Preliminary data show that domestic liquidity (M3) grew by 9.2 percent year-on-year in November 2015 to reach P8.0 trillion. This growth is unchanged from the 9.2-percent (revised) expansion recorded in October. On a month-on-month seasonally-adjusted basis, M3 decreased by 0.3 percent.
Money supply continued to expand due largely to sustained demand for credit. Domestic claims grew by 11.6 percent in November from 11.3 percent (revised) in October. Credits to the private sector increased at a broadly steady pace relative to the previous month. The bulk of bank loans during the month was channeled to key production sectors such as real estate activities; electricity, gas, steam and airconditioning supply; wholesale and retail trade, and repair of motor vehicles and motorcycles; financial and insurance activities; and construction. Meanwhile, net public sector credit rose by 10.5 percent in November, slower than the 11.6-percent growth (revised) a month earlier.

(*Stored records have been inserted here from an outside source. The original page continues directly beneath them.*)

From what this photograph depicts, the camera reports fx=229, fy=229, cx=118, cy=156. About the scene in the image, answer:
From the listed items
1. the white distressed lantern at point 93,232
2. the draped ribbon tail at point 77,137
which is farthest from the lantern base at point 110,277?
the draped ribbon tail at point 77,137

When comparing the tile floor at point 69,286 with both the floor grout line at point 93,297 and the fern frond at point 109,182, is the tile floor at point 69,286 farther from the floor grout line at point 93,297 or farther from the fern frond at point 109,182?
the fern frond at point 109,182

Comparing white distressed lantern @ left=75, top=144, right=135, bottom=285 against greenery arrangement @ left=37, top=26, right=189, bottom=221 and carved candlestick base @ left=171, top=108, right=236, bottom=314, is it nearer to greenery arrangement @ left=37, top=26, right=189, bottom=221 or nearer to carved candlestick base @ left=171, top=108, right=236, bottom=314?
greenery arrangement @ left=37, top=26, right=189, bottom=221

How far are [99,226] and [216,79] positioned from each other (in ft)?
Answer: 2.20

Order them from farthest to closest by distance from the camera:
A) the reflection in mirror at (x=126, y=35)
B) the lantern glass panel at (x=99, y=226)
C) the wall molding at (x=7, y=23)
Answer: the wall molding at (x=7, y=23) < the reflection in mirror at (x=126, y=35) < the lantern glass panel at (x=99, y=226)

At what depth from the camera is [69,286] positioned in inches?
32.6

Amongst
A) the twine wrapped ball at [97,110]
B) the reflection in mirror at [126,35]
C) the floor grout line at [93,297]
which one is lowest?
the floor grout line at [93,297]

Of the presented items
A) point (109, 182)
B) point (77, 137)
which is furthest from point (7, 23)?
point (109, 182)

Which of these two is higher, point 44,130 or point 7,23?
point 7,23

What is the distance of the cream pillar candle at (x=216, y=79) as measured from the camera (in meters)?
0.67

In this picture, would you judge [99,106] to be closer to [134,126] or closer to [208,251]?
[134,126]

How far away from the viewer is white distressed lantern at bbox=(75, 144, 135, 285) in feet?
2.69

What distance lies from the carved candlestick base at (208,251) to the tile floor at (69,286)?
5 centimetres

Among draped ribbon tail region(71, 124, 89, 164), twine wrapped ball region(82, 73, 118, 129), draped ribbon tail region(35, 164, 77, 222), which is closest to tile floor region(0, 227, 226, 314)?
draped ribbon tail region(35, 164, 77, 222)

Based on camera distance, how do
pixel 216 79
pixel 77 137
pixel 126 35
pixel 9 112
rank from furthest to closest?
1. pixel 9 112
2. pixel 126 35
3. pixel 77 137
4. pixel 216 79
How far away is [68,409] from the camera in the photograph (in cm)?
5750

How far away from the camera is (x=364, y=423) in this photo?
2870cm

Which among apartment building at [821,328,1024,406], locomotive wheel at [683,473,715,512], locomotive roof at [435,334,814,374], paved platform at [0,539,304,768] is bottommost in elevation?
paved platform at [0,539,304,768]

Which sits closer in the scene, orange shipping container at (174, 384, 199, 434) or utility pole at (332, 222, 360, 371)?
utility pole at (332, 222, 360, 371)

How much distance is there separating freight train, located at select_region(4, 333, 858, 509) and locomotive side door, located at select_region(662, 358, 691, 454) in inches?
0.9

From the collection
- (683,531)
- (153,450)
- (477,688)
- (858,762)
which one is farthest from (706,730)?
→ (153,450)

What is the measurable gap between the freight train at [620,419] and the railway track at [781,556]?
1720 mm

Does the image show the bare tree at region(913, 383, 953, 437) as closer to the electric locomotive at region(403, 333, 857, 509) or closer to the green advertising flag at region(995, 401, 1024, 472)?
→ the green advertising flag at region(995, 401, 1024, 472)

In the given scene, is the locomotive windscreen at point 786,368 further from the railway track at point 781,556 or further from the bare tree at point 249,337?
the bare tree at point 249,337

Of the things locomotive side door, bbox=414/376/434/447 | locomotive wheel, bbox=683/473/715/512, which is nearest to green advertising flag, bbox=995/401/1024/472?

Net foreign assets (NFA) in peso terms grew by 9.0 percent in November from 8.2 percent in the previous month. The BSP’s NFA position continued to expand during the month on the back of robust foreign exchange inflows coming mainly from overseas Filipinos’ remittances and business process outsourcing receipts. The NFA of banks likewise increased as banks’ foreign assets expanded at a faster pace relative to that of their foreign liabilities. Banks’ foreign assets increased due largely to the growth in their investments in marketable debt securities, while banks’ foreign liabilities grew mainly on account of higher deposits and placements made by foreign banks with other banks.
The sustained expansion of M3 during the month indicates that money supply remains sufficient to support economic growth. Going forward, the BSP will continue to monitor domestic liquidity dynamics to ensure that monetary conditions remain in line with price and financial stability.